> [Brief]
Set down verbatim the stretch of the database connectivity text below between "However, before Microsoft" and "of legacy code.", inclusive.

> [Passage provided]
^^^^^^^^
Connecting to a database requires a number of independent layers. The application needs to incorporate software that establishes the connection and calls to the database. A database connectivity layer needs to be in place to help manage security, communications, and data flow with the database. The database has a set of interfaces that help translate the client requests into actions within the database engine. And with the advent of .NET, the costs of managed versus non-managed code must also be considered.
Figure 1: Database connections are layers of software.
The art of effective database connectivity is to make the distance between the database and the end use of its data as short and fast as possible. This article will explore the factors that should be considered when building an application that uses relational database technology. By considering the architecture, resource utilization, and scalability, developers can optimize their systems to provide the best performance available.
Microsoft's .NET architecture provides myriad advantages for developers—improved security, enhanced manageability, and simplified version control. But it also brings risks for the uninformed or the unwary. One of .NET's greatest strengths can denigrate its performance—its ability to interoperate with unmanaged code.
Like Java, .NET code operates within a virtual machine. But unlike Java's byte code, .NET uses Intermediate Language (IL) code. This allows the uncompiled code to be written in myriad languages—Visual Basic, C#, C++, Java, COBOL, APL, etc. The .NET Common Language Runtime (CLR) executes the IL. This makes the CLR source code agnostic. By compiling the source code into IL, all code execution is managed by the CLR.
However, before Microsoft developed .NET and the CLR, the programming model was the Component Object Model (COM), and its derivatives, COM+ and DCOM. To help .NET work in a COM world, Microsoft developed the Interop libraries. The Interop libraries allow .NET assemblies to interface with COM assemblies and work together. This functionality makes it simple to use .NET with existing COM applications and environments, such the Windows operating system (OS) and a great deal of legacy code.
There is, however, a cost to this convenience. The mechanisms that COM uses to create and pass events, instantiate and dispose of objects—even the format of data types—differ from .NET. In order to get the two object models to work together, the Interop libraries marshal the interfaces, events, and data passed between objects to make them compatible. This overcomes the issue of interoperation, at the expense of resource consumption and performance.
^^^^^^^^
> [Study material]
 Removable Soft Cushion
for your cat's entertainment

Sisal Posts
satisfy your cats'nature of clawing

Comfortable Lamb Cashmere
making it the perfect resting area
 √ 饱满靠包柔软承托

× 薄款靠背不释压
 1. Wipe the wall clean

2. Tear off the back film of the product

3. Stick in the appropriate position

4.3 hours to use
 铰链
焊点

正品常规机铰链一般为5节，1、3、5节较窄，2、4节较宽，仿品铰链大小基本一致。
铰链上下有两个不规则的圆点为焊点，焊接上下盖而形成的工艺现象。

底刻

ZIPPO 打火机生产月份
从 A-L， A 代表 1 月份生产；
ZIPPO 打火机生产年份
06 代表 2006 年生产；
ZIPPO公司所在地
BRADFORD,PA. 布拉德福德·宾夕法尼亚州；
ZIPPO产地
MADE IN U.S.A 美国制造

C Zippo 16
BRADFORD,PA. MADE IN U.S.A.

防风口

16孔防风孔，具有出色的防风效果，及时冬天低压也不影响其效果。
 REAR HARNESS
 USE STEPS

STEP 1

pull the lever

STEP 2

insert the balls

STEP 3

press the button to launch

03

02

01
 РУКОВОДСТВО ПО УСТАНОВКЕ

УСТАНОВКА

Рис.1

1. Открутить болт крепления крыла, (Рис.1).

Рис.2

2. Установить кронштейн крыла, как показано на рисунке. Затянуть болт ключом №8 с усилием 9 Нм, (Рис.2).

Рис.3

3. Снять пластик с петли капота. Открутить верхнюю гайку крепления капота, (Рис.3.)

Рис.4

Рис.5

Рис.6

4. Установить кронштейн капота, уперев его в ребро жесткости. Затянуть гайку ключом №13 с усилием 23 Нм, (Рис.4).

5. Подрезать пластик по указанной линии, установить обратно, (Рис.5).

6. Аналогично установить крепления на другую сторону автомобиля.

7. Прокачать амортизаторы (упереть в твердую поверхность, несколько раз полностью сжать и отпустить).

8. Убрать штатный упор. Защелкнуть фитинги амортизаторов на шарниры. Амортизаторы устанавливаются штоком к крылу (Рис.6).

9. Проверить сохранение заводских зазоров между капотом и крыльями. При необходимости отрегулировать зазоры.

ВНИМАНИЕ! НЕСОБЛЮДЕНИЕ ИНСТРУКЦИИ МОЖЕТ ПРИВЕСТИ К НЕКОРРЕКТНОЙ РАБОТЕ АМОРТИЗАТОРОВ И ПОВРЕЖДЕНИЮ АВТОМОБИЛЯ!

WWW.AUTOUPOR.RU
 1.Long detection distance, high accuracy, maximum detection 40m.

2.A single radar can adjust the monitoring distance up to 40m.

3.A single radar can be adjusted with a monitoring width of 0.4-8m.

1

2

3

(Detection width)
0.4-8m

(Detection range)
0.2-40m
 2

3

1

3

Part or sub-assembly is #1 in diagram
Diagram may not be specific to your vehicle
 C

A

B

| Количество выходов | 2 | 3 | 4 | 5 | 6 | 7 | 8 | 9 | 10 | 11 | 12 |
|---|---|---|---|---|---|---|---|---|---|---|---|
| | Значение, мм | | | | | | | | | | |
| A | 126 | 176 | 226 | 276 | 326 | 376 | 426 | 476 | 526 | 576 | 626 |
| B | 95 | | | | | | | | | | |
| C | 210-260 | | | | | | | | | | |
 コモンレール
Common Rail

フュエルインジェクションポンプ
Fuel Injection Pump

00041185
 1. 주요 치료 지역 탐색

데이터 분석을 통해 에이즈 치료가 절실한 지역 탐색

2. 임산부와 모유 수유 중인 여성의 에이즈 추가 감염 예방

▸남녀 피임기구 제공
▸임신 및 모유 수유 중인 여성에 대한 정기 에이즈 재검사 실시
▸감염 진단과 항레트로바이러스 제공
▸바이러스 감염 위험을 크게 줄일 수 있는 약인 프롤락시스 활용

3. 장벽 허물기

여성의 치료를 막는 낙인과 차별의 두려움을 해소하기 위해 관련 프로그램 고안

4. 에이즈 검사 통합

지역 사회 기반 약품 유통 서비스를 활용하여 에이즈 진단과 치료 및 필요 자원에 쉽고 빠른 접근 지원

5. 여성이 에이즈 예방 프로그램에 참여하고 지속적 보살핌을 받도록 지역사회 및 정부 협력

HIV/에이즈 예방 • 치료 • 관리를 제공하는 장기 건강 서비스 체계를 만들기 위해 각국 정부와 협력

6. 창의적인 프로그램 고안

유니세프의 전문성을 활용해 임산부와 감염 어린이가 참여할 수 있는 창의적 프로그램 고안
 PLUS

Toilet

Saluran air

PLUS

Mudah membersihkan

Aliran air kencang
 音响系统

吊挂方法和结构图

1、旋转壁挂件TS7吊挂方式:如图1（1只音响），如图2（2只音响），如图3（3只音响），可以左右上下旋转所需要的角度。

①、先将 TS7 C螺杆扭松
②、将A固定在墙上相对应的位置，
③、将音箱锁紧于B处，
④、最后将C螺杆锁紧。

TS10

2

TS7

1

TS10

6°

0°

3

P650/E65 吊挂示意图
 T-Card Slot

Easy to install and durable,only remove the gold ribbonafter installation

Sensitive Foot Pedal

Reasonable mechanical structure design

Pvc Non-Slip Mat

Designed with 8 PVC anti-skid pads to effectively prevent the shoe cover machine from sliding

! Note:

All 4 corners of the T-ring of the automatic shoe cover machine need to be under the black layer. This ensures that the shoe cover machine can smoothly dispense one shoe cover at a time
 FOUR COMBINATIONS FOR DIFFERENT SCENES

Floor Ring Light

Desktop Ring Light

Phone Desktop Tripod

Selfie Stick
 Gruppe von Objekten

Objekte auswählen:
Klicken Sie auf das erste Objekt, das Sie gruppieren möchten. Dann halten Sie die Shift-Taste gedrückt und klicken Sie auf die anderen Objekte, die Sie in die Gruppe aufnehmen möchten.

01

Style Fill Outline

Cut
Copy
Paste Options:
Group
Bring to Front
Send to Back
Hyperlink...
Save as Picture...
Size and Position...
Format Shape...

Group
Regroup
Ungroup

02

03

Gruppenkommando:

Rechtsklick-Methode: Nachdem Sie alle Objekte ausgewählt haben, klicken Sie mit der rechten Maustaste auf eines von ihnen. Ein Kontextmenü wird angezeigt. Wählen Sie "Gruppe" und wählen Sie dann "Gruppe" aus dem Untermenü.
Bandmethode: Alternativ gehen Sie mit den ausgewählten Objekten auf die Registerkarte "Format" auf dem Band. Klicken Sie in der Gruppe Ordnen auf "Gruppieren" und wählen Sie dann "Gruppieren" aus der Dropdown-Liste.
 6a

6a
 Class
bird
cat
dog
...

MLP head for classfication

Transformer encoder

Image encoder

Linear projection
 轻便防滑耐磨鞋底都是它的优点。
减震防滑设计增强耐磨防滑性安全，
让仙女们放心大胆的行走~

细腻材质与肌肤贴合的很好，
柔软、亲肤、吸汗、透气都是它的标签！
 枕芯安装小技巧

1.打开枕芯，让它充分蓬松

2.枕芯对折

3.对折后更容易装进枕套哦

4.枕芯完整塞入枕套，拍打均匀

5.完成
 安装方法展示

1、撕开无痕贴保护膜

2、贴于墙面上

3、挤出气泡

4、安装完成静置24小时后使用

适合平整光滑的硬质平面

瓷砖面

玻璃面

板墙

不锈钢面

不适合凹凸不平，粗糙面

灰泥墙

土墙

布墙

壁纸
^^^^^^^^
> [Answer box]
However, before Microsoft developed .NET and the CLR, the programming model was the Component Object Model (COM), and its derivatives, COM+ and DCOM. To help .NET work in a COM world, Microsoft developed the Interop libraries. The Interop libraries allow .NET assemblies to interface with COM assemblies and work together. This functionality makes it simple to use .NET with existing COM applications and environments, such the Windows operating system (OS) and a great deal of legacy code.